Starring: Sam Elliott, Tom Conti, Kate Capshaw
Director: Robert Day
Released: 1987
Mood: If you’re a huge Sam Elliott fan and just want to gaze longingly at him for 91 minutes without having to actually concentrate on a plot or dialogue.
It’s a sad, sad day when a diehard Sam Elliott fan realizes that her Western review website only features four Sam Elliott movies!
I f*cking adore Sam Elliott. I’ve thought he was the epitome of Western-leading manly perfection since I was a kid. My mom showed me Roadhouse, and then Tombstone came out, and that was it. Cue lifelong obsession with that gruff voice and glorious moustache.
Seriously. This is one of my bookshelves:
Yesterday was the perfect day for Western-watching. I didn’t have weekend work, which almost never happens. And despite it being a rare sunny day in this bullshit June-u-ary, I’d just had a morning round of laser tattoo removal and needed to stay indoors. That was when I realized this site has been lacking in Sam Elliott, and so I threw on The Quick and the Dead.
I was 99% sure I’d never seen it – but I was wrong. Turns out it’s just really, really forgettable.
The Quick and the Dead is an HBO made-for-TV movie, based on the 1973 novel by Louis L’Amour. And let me tell you, there is NOTHING quick about it.
It takes place in 1876, in the Wyoming Territory. The McKaskel family has come west to start a new life at a house built for them by the brother of Susanna (Kate Capshaw). But a gang of ruffians led by Doc Shabbit (Matt Clark) takes a shine to their horses and wagon, and decides to make trouble.
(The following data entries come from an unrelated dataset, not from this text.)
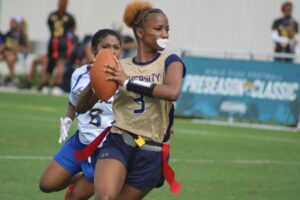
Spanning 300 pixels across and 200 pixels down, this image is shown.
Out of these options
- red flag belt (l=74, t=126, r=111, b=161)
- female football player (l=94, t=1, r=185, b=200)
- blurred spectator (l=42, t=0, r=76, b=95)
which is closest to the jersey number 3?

Lucky for them, Con Vallian (Sam Elliott) is passing through and witnesses the initial horse theft. He gets a crush on Mrs. McKaskel, much to the annoyance of her husband (Tom Conti), and ends up protecting the family and helping them defend their belongings while they continue their journey.
The problem with The Quick and the Dead is that in typical L’Amour fashion, you’re dropped right into the ‘action’ and you don’t get all the backstory that would establish feelings toward the characters. His novels are generally under 200 pages, and get right down to business. They’re meant to be bite-sized snacks that give you a Western thrill, but don’t make you think too hard or demand too much of your time.
It works for dime novels, but not so much for film.
With The Quick and the Dead, you’re asked to instantly care about the family and get mad at the bad guys. It all comes down to the dialogue and acting, and there just isn’t enough meat in either. The story doesn’t give the actors anywhere to go.
It’s too bad, because this is some PRIME Sam Elliott. He’s got his trademark scruffy mop and rugged voice, and as always his facial hair is a perfect 10/10. He’s rocking a bandana that was once red but has faded from a life spent riding under the sun, and he’s perpetually covered with trail dust.
When he delivers his “you should have finished me!” line, he has has those crazy-intense eyes he does so well – you know, where he goes from gruff squinting to wild-eyed madman. He’s also thoroughly convincing in a scene where he’s having a bullet removed.
Kate Capshaw, who will always be Willie from Indiana Jones and the Temple of Doom to me, suits the pioneer woman role. She’s pretty but in a natural way, and good at being at once scared, determined, and romantically confused.
Everyone else is just kind of ‘meh’.
The whole relationship between Con and Susanna is also asking too much from the audience. Like, he repeatedly comments on her attractiveness to her husband, in front of her son. He steals a kiss from her – she insists that she loves her husband, but emphatically kisses him back. The husband is never told. The music soars and swells when they share long looks.
It feels like a romantic Western, yet the romance that’s being played up is emotional cheating on her part, and knowingly pursuing a married woman on his. And then he rides off and she loves her husband after all and we’re supposed to be satisfied?
To top it all off, we have two super white dudes (Elliott and Patrick Kilpatrick) playing two ‘half-breeds’. You’re telling me that in the late ‘80s you couldn’t find a single Native American actor to fill at least one of these roles? Sam Elliott is great, he’s literally the only reason to watch this movie – but Wes Studi, Graham Greene, Steve Reevis, David Midthunder, and many others had active careers at the time.
The Quick and the Dead is a good-looking TV movie, despite its cheesy music, fades between scenes, and terribly fake blood. The costumes are great, and the bad guys all look proper filthy and scraggly. Unfortunately, it fails to stir up any feelings whatsoever.
If Sam Elliott wasn’t in 90% of the scenes, it would be a total flop. Add it to your collection so you can stare at his face, and move on.